▸ **Requirement**:
Go through the data below and copy each line where the word "javascript" occurs.

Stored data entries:

::::::::::

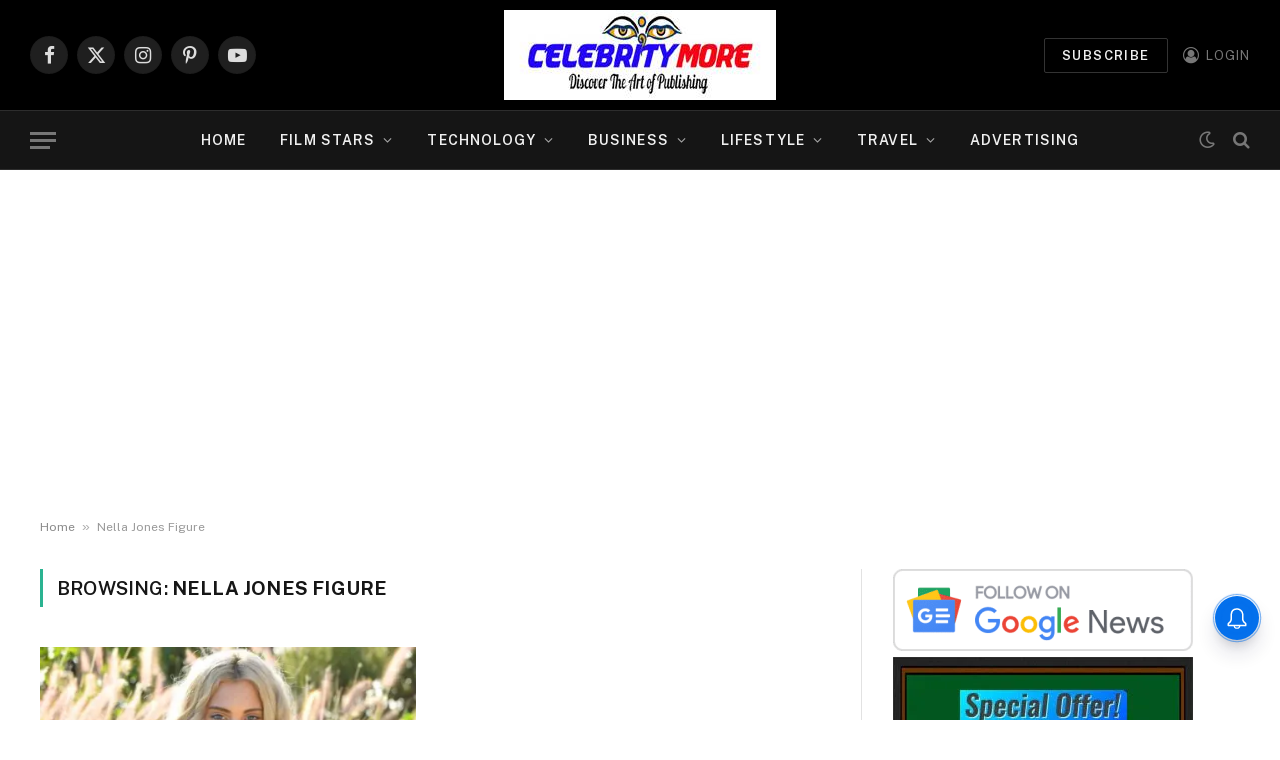

--- FILE ---
content_type: text/html; charset=utf-8
request_url: https://www.google.com/recaptcha/api2/aframe
body_size: 250
content:
<!DOCTYPE HTML><html><head><meta http-equiv="content-type" content="text/html; charset=UTF-8"></head><body><script nonce="AbH4m4G3UAew2wlPLvYSqA">/** Anti-fraud and anti-abuse applications only. See google.com/recaptcha */ try{var clients={'sodar':'https://pagead2.googlesyndication.com/pagead/sodar?'};window.addEventListener("message",function(a){try{if(a.source===window.parent){var b=JSON.parse(a.data);var c=clients[b['id']];if(c){var d=document.createElement('img');d.src=c+b['params']+'&rc='+(localStorage.getItem("rc::a")?sessionStorage.getItem("rc::b"):"");window.document.body.appendChild(d);sessionStorage.setItem("rc::e",parseInt(sessionStorage.getItem("rc::e")||0)+1);localStorage.setItem("rc::h",'1765938976669');}}}catch(b){}});window.parent.postMessage("_grecaptcha_ready", "*");}catch(b){}</script></body></html>

--- FILE ---
content_type: application/javascript
request_url: https://cdn.izooto.com/scripts/6cb73c7c55a074130ed73b75124dab89757156a4.js
body_size: 779
content:
(function(){try{window.izConfig={"webServiceUrl":"","defaultNotification":"","serviceWorkerName":"/service-worker.js","siteUrl":"https://www.celebritymore.com","repeatPromptDelay":0,"manifestName":"/manifest.json","isSdkHttps":1,"newsHub":{"designType":1,"mainColor":"#0470EC","iconType":1,"desktopAllowed":1,"placement":[1,1],"title":"News Hub","mobileAllowed":1,"status":1},"locale":"en","sourceOrigin":"https://www.celebritymore.com","vapidPublicKey":"BEiDZkvmltZBM-yhxTWN_7GaHhzktPOGTJm0Wdyb2zc6cYDu1EANoNUE8KnZvHfFz6HbQv-iQR0IompMoa3CEQg","gdprPrompt":{"btn2Txt":"Agree","btn1Txt":"Not Now","type":1,"title":"In order to send relevant and personalized notifications to you, we would like to capture your location and website activity.","status":0},"customPixelLink":"","promptDelay":0,"client":71998,"desktopAllowed":0,"webPushId":"","ga":{"syncNewsHub":0},"domainRoot":"","mobileAllowed":0,"hash":"6cb73c7c55a074130ed73b75124dab89757156a4"};var container=document.body?document.body:document.head;if(""!==izConfig.customPixelLink){var _izAlt=document.createElement("script");_izAlt.id="izootoAlt",_izAlt.src=izConfig.customPixelLink,container.appendChild(_izAlt)}else{var _iz=document.createElement("script");_iz.id="izootoSdk",_iz.src="https://cdn.izooto.com/scripts/sdk/izooto.js",container.appendChild(_iz)}}catch(err){}})()

--- FILE ---
content_type: application/javascript; charset=utf-8
request_url: https://fundingchoicesmessages.google.com/f/AGSKWxX2rly-4TcAQQwtCu_TCSVcsT9CobWpvFrOBCr1qywsX8n-dFADSu6dco0TuDw-zPs7j7qN44A8dTWvE_jQuCzdeEckdIRGxQaPvMEtt8R3qcMGsXdoMRJ0wv6OV0e43J1PUl4GxEXO_yMh_O9qVTVC9RsP9_Usey2U4AWmxnEuiBX957oe9C3j4CNH/_/flashads._popunder_/adgear1-/imgad.-600x70.
body_size: -1294
content:
window['9db3aadc-1d14-49b6-9b23-a97cd97148cf'] = true;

::::::::::

▸ **Answer to the problem**:
content_type: application/javascript
content_type: application/javascript; charset=utf-8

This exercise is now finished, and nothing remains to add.